PostNapisane: wtorek 06 lipca 2010, 21:55
przez ixi25
@tom9
Co ty ubezpieczasz, że tak drogo. 3 litrowego smoka? I ile masz zniżek? Bo nagły skok o 50% to trochę dziwne.

PostNapisane: wtorek 06 lipca 2010, 23:38
przez athlon
ostatnio podniesli wiek z 25ciu do 28smiu lat (jak ktoś był młodszy niż te 25 lat to dodawali mu ładnych pare % do składki).

Mi rok temu w c.......e wychodziło 480zł z NNW a na dzień dzisiejszy bym musiał płacić 620zł.

W allianzie rok temu mi wyliczyli składkę na 600zł z NNW a w tym roku płace 420 z NNW

PostNapisane: środa 07 lipca 2010, 00:07
przez ixi25
Wow, ale stawki! :shock: Z wiekiem jest różnie WARTA miała do 30. Ja w allianz płacę 250 PLN za pojemność 1,6.

PostNapisane: środa 07 lipca 2010, 01:21
przez disaster
Swoją drogą to kuriozum.
Za moment zwyżki za wiek będą mieli wszyscy oprócz 70 letnich mężczyzn, którzy przyjdą do ubezpieczalni w towarzystwie rodziców.
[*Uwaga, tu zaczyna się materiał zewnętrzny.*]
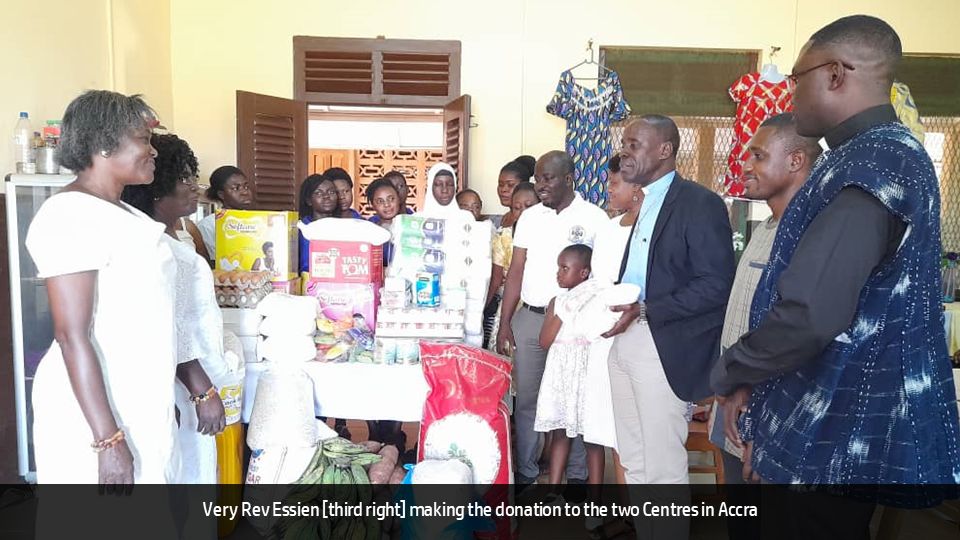 NEW APLAKU BETHEL METHODIST DONATES TO TWO CENTRES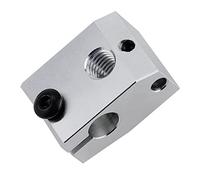 2-Pack Aluminum Mini Heater Block Compatible with Prusa Mini 3D Printer Also V6 PT100 Sensor Cartridge hotend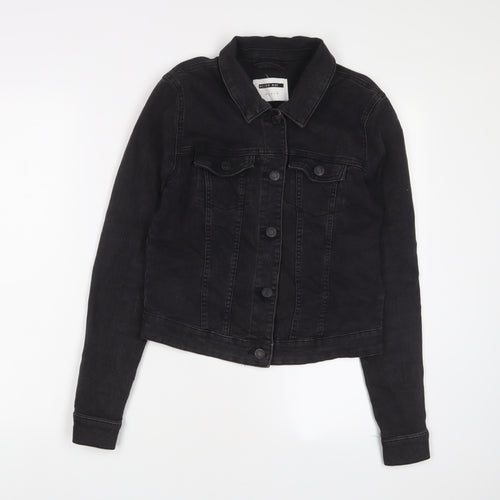 Noisy may Womens Black Jacket Size S Button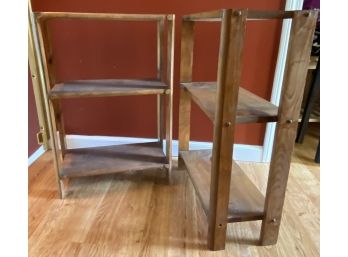 Pair Of Wooden Bookcases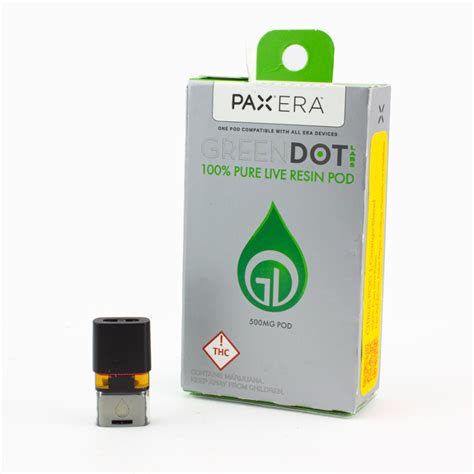 Green Dot Live Resin Pax Pod Citrus Lemon Blend 500mg Med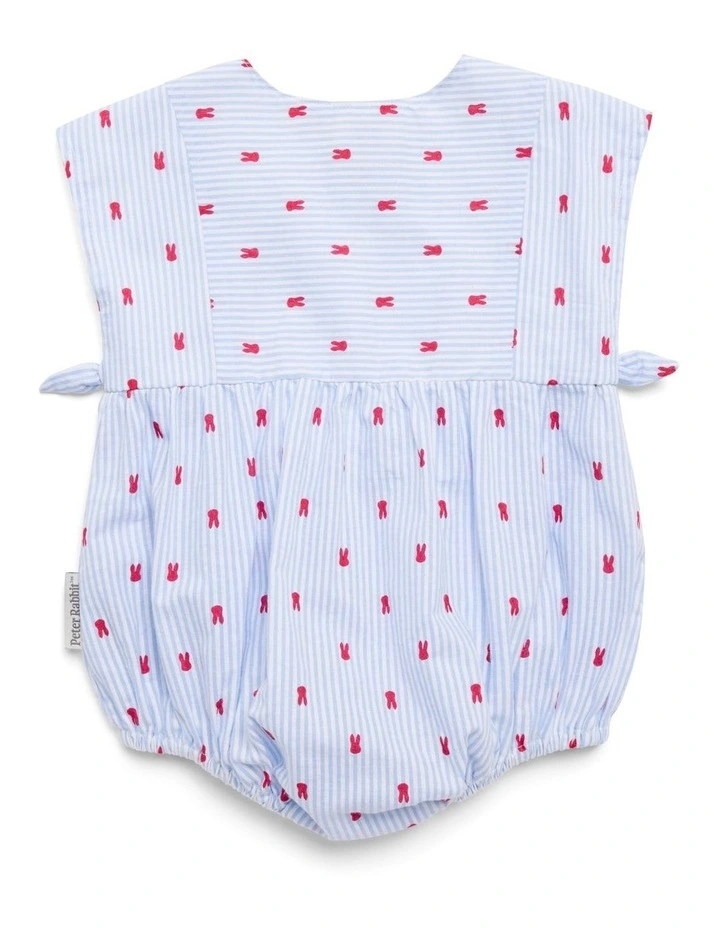 Stripe Romper in Chambray image 7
PostNapisane: środa 07 lipca 2010, 02:36
przez ixi25
Otóż to! Jest to zabieg tylko i wyłącznie polegający na wyciągnięciu kasy ile się da! Osoby stare po 50-55 roku życia, stanowią dużo większe zagrożenie, a jakoś ta grupa nie płaci więcej. Pewnie dlatego, że nie jest liczną grupą. Dla przykładu osoba, która zrobi dopiero co prawo jazdy, a ma 30-60 lat płaci mniej, niż osoba w wieku 25 lat, która posiada 7 letnie doświadczenie. Dla mnie zwyżki mogą być, ale tylko uwarunkowane od stażu i zdarzeń, a nie od wieku.

PostNapisane: środa 07 lipca 2010, 09:57
przez cman
ixi25 napisał(a):Ja w allianz płacę 250 PLN za pojemność 1,6.

:shock: Ja też w Allianz (tyle, że direct) płacę 700 zł za 1.8 l (50% zniżek). Jak Ty to robisz, że płacisz tylko tyle?